Distance Profiling Methods
Anomaly detection is the process of identifying signal anomalies by detecting deviations from normal behavior.
One approach to anomaly detection is using distance methods, which base anomaly detection on pattern matching within the time series data. This pattern matching is based on the z-normalized Euclidean distances among subsequences.
Distance methods allow you to identify common recurring subsequences (motifs) that typically indicate normal operation and unique subsequences (discords) that indicate possible anomalies.

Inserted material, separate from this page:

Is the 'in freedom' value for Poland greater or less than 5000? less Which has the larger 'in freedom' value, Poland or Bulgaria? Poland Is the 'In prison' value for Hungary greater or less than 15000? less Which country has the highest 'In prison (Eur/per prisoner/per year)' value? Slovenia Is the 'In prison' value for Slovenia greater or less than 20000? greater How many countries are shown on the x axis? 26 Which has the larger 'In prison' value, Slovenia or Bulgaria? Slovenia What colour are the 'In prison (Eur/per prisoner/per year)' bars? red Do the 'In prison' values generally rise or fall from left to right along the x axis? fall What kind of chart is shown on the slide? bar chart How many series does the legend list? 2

Distance methods are especially useful because they are relatively simple. The methods require no trained models or labeled data. They can detect anomalous deviations in the data itself for any type of anomalous behavior, whether characterized previously or not. The algorithms for these methods are optimized for fast computation.
Functions
similarityDistance | Compute distance profile between query and time series subsequences (Since R2024b) |
distanceProfile | Compute distance profile of the distances between a query subsequence and all other subsequences of a time series (Since R2024b) |
matrixProfile | Compute matrix profile between all pairs of subsequences in a single-variable or multivariable time series (Since R2024b) |
findDiscord | Find the locations of top discords from the matrix profile of a time series (Since R2024b) |
findMotif | Find the locations of top motif pairs from the matrix profile of a time series (Since R2025a) |
Topics
- Detecting Anomalies in Time Series Using Distance Methods
Compare algorithms for similarity distance, distance profile, and matrix profile that detect anomalous data using pattern-matching.